The commercial attack tool’s use by bad actors has faded after an initial flurry, while Cobalt Strike remains the go-to post-exploitation tool for many.
Written by Sean Gallagher
Last year, we reported the growing use of the commercial offensive security tool Brute Ratel by criminal actors, including those behind Black Cat ransomware incidents. After public exposure of a version of the tool, many were concerned that Brute Ratel would become widely adopted as the successor to Cobalt Strike, the long-lived and long-abused offensive security tool that has been the go-to for malicious actors’ lateral movement needs.

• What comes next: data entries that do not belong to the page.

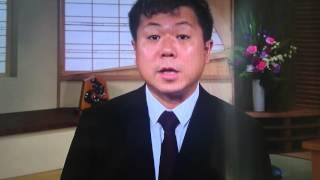 【将棋】66回NHK杯 橋本崇載 インタビュー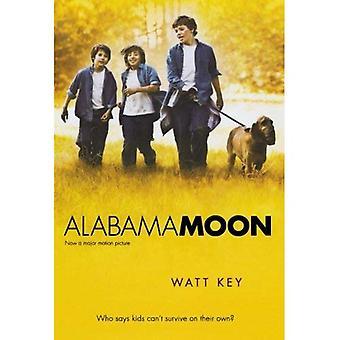 Alabama Luna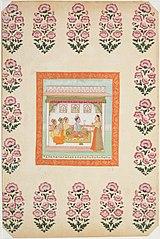 Krishna Awaiting Radha in a Palace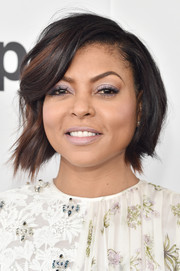 Taraji P. Henson looked sweet wearing this wavy bob at the 2017 Film Independent Spirit Awards.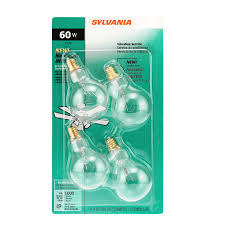sylvania 4 pack 60 watt dimmable soft white a15 incandescent light fixture light bulbs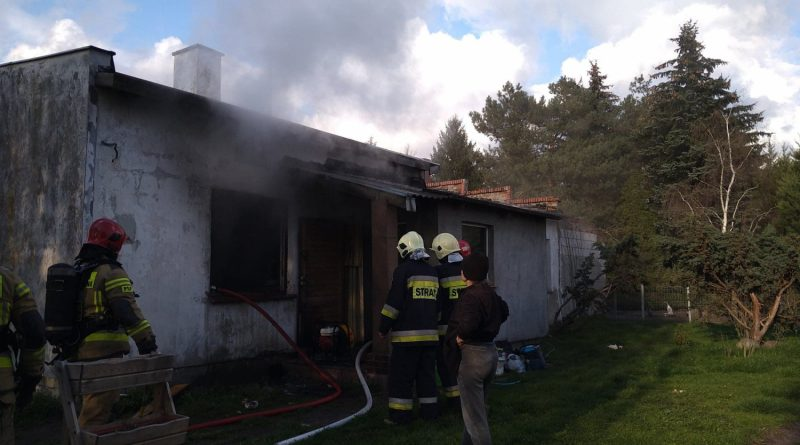 Pomoc dla Ireny Adamskiej po pożarze domu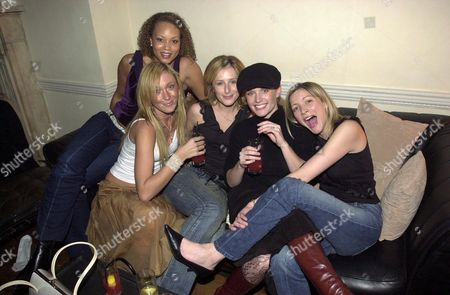 ANGELA GRIFFIN AND JENNY FROST WITH NICOLA STEPHENSON, DAVINIA TAYLOR AND LISA FAULKNER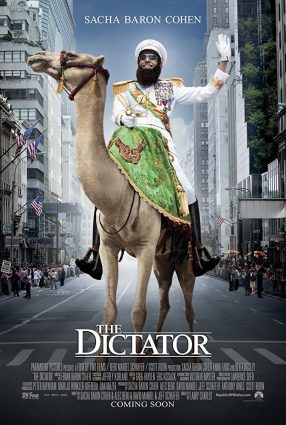 Cartaz do filme O DITADOR – The Dictator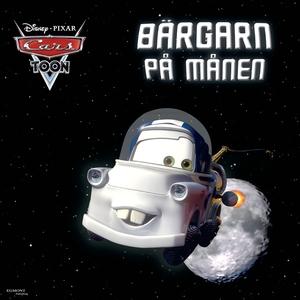 Bilar - Bärgarn på månen (e-bok) av Disney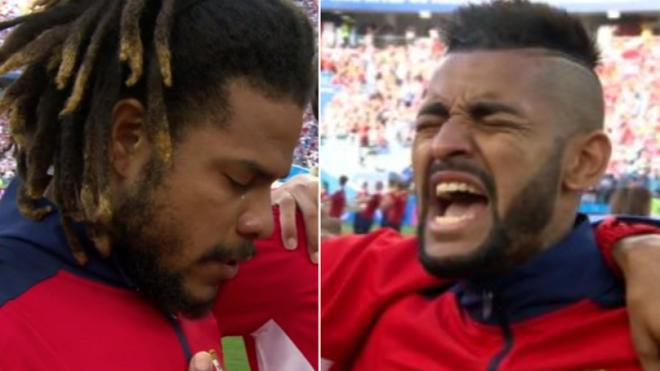 Góc Anh Ngọc: Khi nước mắt rơi trong tiếng hát quốc ca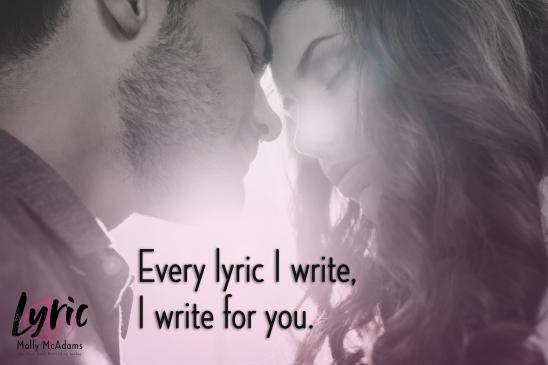 www.dgbookblog.com:LyricTeaser1
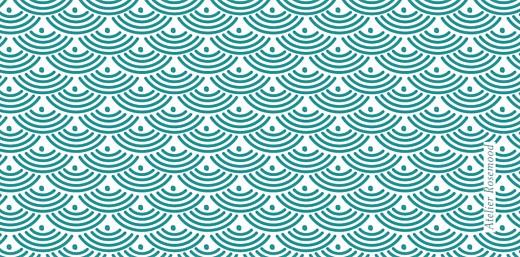 Marque-place Baptême Pattern écusson turquoise - Page 3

Marketed as “the most advanced Red Team and Adversary Simulation Software,” Brute Ratel consists of a remote access agent (a “Badger”), a server, and “commander” user interface software. Similar to Cobalt Strike’s “beacons,” Badger instances can communicate with each other as well as with the C2, providing a covert communication channel from the initial point of compromise in a breach to other systems with Badger instances running on them within a targeted network. Badger-to-Badger communications can be over TCP and the SMB file-sharing protocol; communications back to the C2 server are over web protocols (HTTP and HTTPS), and DNS over HTTPS (DOH).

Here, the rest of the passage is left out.